André Heller-Lopes: Alrededor de 1995 yo cantaba como tenor, o más bien «Spieltenor», empezaba a hacer papeles breves, pero no estaba conforme con mi técnica. Entonces decidí dejar de cantar por un año para mejorar, dado que tenía una cátedra de Interpretación en una universidad. Pero al fin de ese año creamos con algunos colegas una compañía de ópera con planteos muy locos, y así empecé. En 1996 y 1997 me pregunté por qué seguir cantando, porque ya no me era posible seguir haciendo las dos cosas, y pensé que era mucho más útil como régisseur que como cantante. Yo tenía una profesora que decía que lo importante era vivir de la voz, sin importar el campo de acción, y yo vi que me comunicaba mucho mejor como director de escena.
P.: ¿Cuál es su aproximación a «Rigoletto»?
A.H.L.: Me gusta hacer los clásicos con «twist». Creo que es un desafío mucho más grande cambiar algunas cosas que es posible cambiar sin traicionar la estructura de la obra que por ejemplo hacer «Rigoletto» en «El planeta de los simios», como se hizo. Me contaba Diana Damrau, la Gilda de esa producción, que para ella era muy difícil mirar al Duca, que era Ramón Vargas, y decirle «Tamo, tamo», no tenía sentido. Habrá otros que lo hagan, a mí me atraen otras cosas. En esta ópera me interesaba volver a la obra de Victor Hugo, que el libreto de Piave sigue muy fielmente. El universo de Victor Hugo es, al igual que la música, decimonónico. En determinado momento pensé en un «Gattopardo-Rigoletto», una atmósfera que me encanta, y pensé en cuadros de la vida, como esos salones como el de Victor Hugo en París llenos de pinturas. Pensé en un palacio que fuera un salón, con hombres de la burguesía o de la nobleza y artistas, con pinturas que representaran el ambiente de la obra de teatro, es decir el Renacimiento francés, escenas de orgías y demás.

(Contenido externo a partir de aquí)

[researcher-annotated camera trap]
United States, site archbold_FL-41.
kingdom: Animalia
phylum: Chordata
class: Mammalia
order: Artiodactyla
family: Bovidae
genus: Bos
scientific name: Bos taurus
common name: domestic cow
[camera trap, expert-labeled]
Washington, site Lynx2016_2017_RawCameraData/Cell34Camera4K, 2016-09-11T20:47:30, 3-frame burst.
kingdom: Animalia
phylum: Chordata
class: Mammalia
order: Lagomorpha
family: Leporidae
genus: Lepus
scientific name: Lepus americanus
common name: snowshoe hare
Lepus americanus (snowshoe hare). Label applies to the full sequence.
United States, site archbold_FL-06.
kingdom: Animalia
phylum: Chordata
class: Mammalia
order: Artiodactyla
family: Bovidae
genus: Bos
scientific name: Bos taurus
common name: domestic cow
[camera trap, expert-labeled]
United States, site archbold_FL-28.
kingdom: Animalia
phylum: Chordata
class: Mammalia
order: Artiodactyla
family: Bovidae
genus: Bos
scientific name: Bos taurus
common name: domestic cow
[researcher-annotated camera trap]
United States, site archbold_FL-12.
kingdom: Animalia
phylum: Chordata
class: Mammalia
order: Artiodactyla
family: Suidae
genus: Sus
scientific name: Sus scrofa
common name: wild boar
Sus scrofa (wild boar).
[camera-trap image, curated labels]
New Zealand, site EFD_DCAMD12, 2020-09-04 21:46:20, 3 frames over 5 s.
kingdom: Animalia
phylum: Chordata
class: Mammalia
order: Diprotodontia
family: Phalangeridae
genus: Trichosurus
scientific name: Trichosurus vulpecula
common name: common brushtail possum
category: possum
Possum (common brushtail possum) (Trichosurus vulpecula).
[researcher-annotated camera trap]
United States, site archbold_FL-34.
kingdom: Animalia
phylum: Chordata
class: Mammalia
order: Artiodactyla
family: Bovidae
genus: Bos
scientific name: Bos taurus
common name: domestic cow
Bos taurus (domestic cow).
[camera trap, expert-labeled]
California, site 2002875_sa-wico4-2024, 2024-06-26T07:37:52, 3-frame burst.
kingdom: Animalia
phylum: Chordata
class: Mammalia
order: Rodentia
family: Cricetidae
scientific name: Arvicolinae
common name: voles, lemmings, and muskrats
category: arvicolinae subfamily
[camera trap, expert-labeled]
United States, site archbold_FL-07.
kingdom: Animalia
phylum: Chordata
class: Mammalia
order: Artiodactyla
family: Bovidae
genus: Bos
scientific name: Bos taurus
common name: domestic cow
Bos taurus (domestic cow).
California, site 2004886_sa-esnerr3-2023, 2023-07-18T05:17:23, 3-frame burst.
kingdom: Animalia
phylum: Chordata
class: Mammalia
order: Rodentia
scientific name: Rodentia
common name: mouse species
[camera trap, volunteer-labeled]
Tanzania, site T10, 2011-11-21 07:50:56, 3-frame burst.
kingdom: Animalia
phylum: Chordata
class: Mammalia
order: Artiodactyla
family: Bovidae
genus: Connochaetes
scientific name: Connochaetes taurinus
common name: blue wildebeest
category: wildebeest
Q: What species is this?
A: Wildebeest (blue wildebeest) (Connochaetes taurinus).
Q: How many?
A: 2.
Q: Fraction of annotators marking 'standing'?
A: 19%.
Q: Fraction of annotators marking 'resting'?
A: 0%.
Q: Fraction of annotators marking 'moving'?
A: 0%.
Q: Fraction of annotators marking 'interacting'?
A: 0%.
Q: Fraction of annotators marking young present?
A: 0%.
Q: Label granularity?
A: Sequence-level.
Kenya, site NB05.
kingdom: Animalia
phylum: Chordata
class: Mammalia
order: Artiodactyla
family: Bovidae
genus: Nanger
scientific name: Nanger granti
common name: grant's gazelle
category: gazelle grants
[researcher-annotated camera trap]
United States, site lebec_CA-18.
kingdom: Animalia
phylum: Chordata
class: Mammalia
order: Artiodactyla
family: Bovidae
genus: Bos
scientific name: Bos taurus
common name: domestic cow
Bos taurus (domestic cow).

P: ¿En ese contexto, qué perfil da a los personajes principales?
A.H.L.: Muchas veces se ve a Rigoletto como un padre opresor, obcecado en no permitir que su hija salga, pero la verdad es que en la primera oportunidad que ella tiene obedece a su propio albedrío, en este sentido Gilda es un poco adelantada a su tiempo. Su madre amó al hombre deforme al que nadie le gustaba: ¿era una forma de perversión o qué? No conocemos esa historia, pero sabemos que fue contra lo que la sociedad marcaba. El personaje del Duca es muy interesante para mí: es un cínico, una criatura que hace mal sin saber, una especie de Dorian Gray de una época anterior, con la diferencia de que no tiene un retrato. Volviendo a Rigoletto, no pienso que sea un villano: es una víctima de la naturaleza y la sociedad, y de su carácter diferente. Es un padre amoroso, pero que cuida lo único que tiene, y piensa: «Por qué el Duca tiene derecho de hacer lo que quiere y yo no», lo corroe ese sentimiento. El tema de aceptar al otro es inmortal, y hoy en día tiene una gran vigencia.
P.: ¿El régisseur debe ser un intérprete o un creador?
A.H.L.: Es un canal de comunicación. Somos intérpretes, sí, y la interpretación es una forma de creación. Y si yo me emociono y lloro en el final de «Rigoletto» o «La Walkiria», quiero que el público también se emocione y llore. No puedo llegar y dar una explicación académica y filosófica limitada, pero con una puesta en escena sí se puede alcanzar esa meta. Por eso el arte es esencial, y como decía Chaliapin, puede pasar por períodos de decadencia pero es inmortal, y es sobre todo un acto de entrega. Lo que hago puede funcionar, pero es mi emoción y mi idea, y a la noche me duermo con la tranquilidad de haber hecho todo lo que pude.